6.8                               Obligations
of Pfizer.

 

(a)                                  In
the event: (i) of any request by the SEC or any other federal or state
governmental authority during the period of effectiveness of a registration
statement filed pursuant to Section 6.2 or 6.3 for amendments or
supplements to such registration statement or related prospectus or for
additional information so that such registration statement will not contain an
untrue statement of a material fact or omit to state a material fact required
to be stated therein or necessary to make the statements therein not misleading
or otherwise fail to comply with the applicable rules and regulations of
the federal securities laws; (ii) of the issuance by the SEC or any other
federal or state governmental authority of any stop order suspending the
effectiveness of such registration statement or the initiation of any
proceedings for that purpose; (iii) of the receipt by the Company of any
notification with respect to the suspension of the qualification or exemption
from qualification of any of the Registrable Securities for sale in any
jurisdiction or the initiation of any proceeding for such purpose, provided
that, considering the advice of counsel, the Company reasonably believes that
it must qualify in such jurisdiction; (iv) of any event or circumstance
that, considering the advice of counsel, the Company reasonably believes
necessitates the making of any changes in such registration statement or
related prospectus, or any document incorporated or deemed to be incorporated
therein by reference, so that, in the case of such registration statement, it
will not contain any untrue statement of a material fact or any omission to
state a material fact required to be stated therein or necessary to make the
statements therein not misleading, and that in the case of a related
prospectus, it will not contain any untrue statement of a material fact or any
omission to state a material fact required to be stated therein or necessary to
make the statements therein, in the light of the circumstances under which they
were made, not misleading; or (v) that the Company reasonably believes,
considering the advice of counsel, that the Company may, in the absence of a
suspension described hereunder, be required under state or federal securities
laws to disclose any corporate development, the disclosure of which could
reasonably be expected to have a material adverse effect upon the Company, its
stockholders, a potentially material transaction or event involving the
Company, or any negotiations, discussions or proposals directly relating
thereto; then the Company shall deliver a written notice (a “Suspension Notice”)
to Pfizer to the effect of the foregoing and, upon receipt of such Suspension
Notice, Pfizer will refrain from selling any Registrable Securities pursuant to
such registration statement (a “Suspension”) until Pfizer receives copies of a
supplemented or amended prospectus prepared and filed by the Company or until
Pfizer is advised in writing by the Company that the current prospectus may be
used and Pfizer has received copies of any additional or supplemental filings
that are incorporated or deemed incorporated by reference in any such
prospectus.  In the event of a
Suspension, the Company will use its commercially reasonable efforts to cause
the use of the prospectus so

 

10

 

suspended to be resumed
as soon as reasonably practicable after delivery of a Suspension Notice to
Pfizer.

**EXERCISE DIRECTIONS**
In the section on Pfizer's obligations:
(a) What name is given to the written notice the Company delivers to Pfizer?
(b) After receiving that notice, what must Pfizer refrain from doing?
(c) In the event of a Suspension, what must the Company use commercially reasonable efforts to do?
Use only the section on Pfizer's obligations to respond.

**RAW DATA**
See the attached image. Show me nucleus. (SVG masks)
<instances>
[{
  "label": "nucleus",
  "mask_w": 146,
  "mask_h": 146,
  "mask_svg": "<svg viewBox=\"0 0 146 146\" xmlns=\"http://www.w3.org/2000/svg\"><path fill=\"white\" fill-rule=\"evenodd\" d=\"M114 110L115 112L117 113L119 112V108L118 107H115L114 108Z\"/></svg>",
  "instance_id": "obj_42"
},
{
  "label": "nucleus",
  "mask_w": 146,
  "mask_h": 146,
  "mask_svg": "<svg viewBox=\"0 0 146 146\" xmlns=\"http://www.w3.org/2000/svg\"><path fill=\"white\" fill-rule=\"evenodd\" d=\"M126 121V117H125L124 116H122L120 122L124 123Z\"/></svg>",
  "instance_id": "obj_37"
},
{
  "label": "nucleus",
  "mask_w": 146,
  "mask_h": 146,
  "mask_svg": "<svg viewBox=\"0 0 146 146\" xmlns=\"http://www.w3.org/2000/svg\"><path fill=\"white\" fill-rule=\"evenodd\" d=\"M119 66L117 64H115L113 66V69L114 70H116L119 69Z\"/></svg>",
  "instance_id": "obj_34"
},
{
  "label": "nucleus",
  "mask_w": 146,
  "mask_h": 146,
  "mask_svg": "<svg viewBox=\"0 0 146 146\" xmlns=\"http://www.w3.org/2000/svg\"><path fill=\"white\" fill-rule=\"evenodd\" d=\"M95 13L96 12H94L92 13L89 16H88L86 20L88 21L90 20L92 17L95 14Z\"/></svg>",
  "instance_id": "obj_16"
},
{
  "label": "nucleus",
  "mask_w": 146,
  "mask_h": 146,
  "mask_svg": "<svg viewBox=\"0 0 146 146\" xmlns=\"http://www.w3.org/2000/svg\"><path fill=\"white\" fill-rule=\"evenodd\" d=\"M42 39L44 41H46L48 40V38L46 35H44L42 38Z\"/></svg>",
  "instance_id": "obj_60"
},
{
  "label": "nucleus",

**SOLUTION TO THIS TASK**
(a) A "Suspension Notice."
(b) Pfizer must refrain from selling any Registrable Securities pursuant to the registration statement.
(c) The Company must cause the use of the suspended prospectus to be resumed as soon as reasonably practicable after delivering a Suspension Notice to Pfizer.